Le truc de Légendes Vivantes, c’est donc d’y aller à fond. De continuer à faire marrer tout en dessinant en filigrane une réflexion pertinente sur les mœurs de l’Amérique. Légendes Vivantes prend ainsi pied dans les années 80. Les choses ont changé depuis les glorieuses 70′s et Ron ne cadre plus aussi bien avec le paysage. L’heure est au décalage. Les thèmes abordés par cette suite s’inscrivent dans la droite lignée du premier volet. Le machisme de Ron est à nouveau l’occasion pour le film de traiter de la place des femmes dans le milieu du travail, via notamment l’émancipation de ces dernières dans des emplois trustés jusqu’alors par des hommes. La réaction outrageuse de Ron et de ses amis illustrant l’opposition rétrograde qui aujourd’hui encore, perdure tragiquement aux États-Unis et ailleurs. Le racisme est aussi au cœur de la dynamique de Légendes Vivantes et là aussi, le long-métrage y va franchement, avec bonne humeur et intelligence.
Des questions sérieuses en forme de fil rouge, pour une œuvre dense, qui prête le flan à ses détracteurs avec un volontarisme jouissif, en mettant en avant un humour totalement décalé.
Sur tous les fronts, Ron Burgundy fait mouche. Will Ferrell retrouve avec un plaisir communicatif le personnage qui a fait de lui une star. Même chose pour Steve Carell, Paul Rudd et David Koechner. À eux quatre, ils personnifient cette fange de la société qui ne s’adapte pas. Que ce soit car elle ne le veut pas ou car elle le peut pas. Avec ces joyeux drilles, c’est un peu les deux à la fois. Le monde bouge et Ron Burgundy lui, stagne tragiquement.
Épaulé par la fine fleur de la comédie américaine, dont la fabuleuse Kristen Wiig, les vétérans de l’info nous offrent un numéro brillantissime. L’expression jusqu’au-boutiste du talent conjugué de Will Ferrell, de ses lieutenants et d’Adam McKay.

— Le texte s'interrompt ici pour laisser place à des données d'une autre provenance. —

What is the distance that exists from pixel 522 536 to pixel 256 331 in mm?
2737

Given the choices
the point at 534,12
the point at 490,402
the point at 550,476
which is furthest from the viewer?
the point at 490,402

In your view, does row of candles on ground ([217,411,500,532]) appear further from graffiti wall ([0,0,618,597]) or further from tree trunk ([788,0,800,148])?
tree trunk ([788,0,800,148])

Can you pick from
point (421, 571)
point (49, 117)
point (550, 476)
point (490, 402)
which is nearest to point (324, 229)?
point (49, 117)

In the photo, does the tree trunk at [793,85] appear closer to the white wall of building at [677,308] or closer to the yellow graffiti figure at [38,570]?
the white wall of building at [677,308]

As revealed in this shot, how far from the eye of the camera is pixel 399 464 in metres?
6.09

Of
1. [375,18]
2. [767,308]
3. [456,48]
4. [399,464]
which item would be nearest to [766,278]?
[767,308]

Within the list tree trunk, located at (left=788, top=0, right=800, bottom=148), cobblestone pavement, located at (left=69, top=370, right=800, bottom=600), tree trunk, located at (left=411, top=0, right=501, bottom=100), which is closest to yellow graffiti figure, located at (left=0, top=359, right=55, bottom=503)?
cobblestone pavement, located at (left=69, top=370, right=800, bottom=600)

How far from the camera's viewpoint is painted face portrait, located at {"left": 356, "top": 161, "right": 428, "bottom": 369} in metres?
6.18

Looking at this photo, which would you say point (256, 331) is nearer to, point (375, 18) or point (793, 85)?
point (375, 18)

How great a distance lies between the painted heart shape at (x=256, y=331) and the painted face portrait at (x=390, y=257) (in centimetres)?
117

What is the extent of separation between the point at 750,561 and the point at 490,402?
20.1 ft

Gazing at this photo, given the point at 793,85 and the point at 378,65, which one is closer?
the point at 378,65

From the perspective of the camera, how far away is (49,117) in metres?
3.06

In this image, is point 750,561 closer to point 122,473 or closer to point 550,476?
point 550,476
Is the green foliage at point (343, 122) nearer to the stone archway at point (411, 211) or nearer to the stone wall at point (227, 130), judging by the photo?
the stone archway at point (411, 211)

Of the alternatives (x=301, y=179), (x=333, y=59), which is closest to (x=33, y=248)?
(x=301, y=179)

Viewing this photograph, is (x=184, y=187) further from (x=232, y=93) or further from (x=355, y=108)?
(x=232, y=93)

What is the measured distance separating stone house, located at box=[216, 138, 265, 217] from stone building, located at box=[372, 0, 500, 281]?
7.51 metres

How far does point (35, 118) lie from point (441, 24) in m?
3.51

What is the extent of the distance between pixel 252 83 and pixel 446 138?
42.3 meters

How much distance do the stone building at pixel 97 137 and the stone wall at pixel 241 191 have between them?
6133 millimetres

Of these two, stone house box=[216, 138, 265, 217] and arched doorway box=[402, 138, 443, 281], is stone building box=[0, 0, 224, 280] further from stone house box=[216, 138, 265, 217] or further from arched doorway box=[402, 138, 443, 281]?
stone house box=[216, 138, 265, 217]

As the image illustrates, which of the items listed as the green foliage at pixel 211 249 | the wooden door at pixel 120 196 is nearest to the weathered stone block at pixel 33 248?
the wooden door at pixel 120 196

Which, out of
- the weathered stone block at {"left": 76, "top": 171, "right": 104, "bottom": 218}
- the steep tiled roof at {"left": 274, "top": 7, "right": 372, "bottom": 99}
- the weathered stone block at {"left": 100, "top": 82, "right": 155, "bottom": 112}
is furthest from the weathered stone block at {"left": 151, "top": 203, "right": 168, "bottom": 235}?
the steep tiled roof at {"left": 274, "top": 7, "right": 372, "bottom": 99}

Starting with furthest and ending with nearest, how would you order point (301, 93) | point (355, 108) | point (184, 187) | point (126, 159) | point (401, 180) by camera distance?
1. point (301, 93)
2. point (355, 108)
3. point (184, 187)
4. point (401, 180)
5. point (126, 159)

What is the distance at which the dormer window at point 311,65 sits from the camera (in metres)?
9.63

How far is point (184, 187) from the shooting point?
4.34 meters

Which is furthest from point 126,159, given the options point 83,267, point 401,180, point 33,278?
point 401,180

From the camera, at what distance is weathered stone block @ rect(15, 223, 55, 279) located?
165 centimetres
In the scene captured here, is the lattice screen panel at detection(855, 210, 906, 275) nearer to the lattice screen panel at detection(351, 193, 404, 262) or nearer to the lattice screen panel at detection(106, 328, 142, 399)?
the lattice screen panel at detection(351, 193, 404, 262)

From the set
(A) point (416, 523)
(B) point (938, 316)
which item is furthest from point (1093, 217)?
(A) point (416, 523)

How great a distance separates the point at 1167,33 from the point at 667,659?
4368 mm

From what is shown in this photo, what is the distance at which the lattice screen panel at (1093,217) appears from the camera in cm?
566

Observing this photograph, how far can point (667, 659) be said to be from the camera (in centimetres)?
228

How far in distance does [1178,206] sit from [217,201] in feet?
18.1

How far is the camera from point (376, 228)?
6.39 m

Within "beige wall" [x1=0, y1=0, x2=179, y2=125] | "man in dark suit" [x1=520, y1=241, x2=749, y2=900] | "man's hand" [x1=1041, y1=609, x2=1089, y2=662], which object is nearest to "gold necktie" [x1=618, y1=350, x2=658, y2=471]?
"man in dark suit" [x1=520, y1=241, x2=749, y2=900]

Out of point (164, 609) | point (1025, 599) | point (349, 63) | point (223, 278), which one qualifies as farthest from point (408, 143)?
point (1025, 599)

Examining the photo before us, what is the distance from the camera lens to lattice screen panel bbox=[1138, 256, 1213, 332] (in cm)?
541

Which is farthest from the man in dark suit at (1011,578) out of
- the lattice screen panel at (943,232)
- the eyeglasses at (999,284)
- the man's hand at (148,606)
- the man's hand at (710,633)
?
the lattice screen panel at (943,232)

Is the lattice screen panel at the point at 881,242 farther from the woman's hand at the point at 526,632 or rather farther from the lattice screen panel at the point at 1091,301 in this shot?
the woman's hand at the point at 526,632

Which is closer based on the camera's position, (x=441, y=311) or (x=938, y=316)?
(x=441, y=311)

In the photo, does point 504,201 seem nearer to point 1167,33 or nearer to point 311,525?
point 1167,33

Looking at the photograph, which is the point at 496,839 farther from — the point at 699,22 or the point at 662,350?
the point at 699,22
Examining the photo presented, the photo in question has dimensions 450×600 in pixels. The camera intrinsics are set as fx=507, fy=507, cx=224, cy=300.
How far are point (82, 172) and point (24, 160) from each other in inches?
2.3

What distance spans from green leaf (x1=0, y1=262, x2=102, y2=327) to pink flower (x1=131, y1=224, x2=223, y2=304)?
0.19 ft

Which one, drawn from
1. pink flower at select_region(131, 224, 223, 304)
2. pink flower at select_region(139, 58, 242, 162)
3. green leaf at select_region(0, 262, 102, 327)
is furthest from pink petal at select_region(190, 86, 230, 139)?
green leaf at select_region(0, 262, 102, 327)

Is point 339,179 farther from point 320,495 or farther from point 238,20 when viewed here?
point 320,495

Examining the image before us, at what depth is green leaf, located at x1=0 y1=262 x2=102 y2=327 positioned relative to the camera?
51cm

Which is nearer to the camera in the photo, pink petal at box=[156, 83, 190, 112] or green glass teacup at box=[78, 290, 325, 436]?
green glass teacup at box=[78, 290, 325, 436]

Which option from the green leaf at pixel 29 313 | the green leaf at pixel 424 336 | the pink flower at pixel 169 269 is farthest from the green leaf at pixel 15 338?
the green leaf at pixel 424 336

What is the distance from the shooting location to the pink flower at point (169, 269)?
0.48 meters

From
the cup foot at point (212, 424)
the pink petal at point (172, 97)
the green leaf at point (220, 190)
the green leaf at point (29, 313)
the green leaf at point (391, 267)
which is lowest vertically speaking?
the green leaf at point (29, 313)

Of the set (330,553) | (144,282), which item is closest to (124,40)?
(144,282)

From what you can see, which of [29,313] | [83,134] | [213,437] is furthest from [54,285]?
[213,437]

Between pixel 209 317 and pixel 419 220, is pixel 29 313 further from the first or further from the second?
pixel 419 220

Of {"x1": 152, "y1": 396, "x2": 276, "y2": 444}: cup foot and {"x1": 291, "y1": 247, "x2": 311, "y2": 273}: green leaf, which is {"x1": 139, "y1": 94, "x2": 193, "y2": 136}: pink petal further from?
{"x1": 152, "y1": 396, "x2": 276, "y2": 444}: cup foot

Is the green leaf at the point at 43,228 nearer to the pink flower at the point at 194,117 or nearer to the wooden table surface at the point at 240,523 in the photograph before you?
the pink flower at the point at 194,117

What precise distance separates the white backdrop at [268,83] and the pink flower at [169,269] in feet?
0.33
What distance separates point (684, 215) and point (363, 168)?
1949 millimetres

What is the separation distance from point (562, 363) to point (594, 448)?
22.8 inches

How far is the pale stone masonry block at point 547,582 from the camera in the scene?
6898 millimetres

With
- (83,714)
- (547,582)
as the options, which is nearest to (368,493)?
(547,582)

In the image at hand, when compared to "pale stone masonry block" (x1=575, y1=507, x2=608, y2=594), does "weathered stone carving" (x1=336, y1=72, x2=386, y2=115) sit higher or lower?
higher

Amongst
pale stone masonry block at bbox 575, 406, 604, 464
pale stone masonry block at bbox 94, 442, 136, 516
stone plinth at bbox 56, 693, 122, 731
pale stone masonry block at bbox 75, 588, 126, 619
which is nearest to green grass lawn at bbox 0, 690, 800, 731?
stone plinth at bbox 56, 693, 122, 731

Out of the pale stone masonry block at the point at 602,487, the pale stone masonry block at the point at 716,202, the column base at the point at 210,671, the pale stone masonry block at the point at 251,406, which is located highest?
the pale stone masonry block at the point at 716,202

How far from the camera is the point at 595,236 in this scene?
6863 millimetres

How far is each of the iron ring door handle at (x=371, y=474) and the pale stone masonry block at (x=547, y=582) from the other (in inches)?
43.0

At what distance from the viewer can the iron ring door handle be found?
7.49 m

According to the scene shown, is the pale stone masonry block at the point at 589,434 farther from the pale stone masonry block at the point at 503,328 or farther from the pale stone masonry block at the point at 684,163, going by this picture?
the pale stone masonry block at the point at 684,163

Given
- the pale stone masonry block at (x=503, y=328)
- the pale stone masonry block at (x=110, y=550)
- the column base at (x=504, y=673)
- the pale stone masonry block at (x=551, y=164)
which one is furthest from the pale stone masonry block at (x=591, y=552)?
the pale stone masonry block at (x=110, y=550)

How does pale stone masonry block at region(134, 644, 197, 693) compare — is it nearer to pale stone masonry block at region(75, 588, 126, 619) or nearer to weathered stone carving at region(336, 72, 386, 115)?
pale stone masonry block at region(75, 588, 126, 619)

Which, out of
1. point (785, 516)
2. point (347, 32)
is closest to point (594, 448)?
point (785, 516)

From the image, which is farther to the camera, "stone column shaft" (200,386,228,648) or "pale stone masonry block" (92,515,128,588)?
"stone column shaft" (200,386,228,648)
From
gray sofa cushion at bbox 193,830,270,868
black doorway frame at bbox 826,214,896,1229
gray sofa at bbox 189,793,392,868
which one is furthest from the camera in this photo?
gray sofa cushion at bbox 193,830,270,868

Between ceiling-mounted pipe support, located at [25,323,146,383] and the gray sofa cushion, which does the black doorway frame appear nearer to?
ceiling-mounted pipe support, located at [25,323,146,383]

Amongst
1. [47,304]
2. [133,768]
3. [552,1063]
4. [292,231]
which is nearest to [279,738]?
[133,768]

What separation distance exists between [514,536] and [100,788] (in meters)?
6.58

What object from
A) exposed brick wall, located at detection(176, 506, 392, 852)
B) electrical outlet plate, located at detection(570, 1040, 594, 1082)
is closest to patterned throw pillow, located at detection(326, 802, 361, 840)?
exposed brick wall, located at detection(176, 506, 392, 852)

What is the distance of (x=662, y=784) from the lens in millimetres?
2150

Ces Légendes Vivantes ne peuvent pas plaire à tout le monde. Tout le monde ne peut pas s’esclaffer devant un mec qui tente d’apprivoiser un bébé requin. C’est impossible. Là est aussi le génie d’un film comme celui-là : se moquer des conventions en vigueur (Casa de mi Padre est un autre formidable exemple). Ne pas chercher à fédérer à tout prix ou à gagner de nouveaux adeptes, pour finalement perpétrer et faire progresser un humour volontairement crétin et furieusement satirique. C’est comme ça qu’on se démarque et qu’on accouche d’un culte instantané. Avec audace et talent.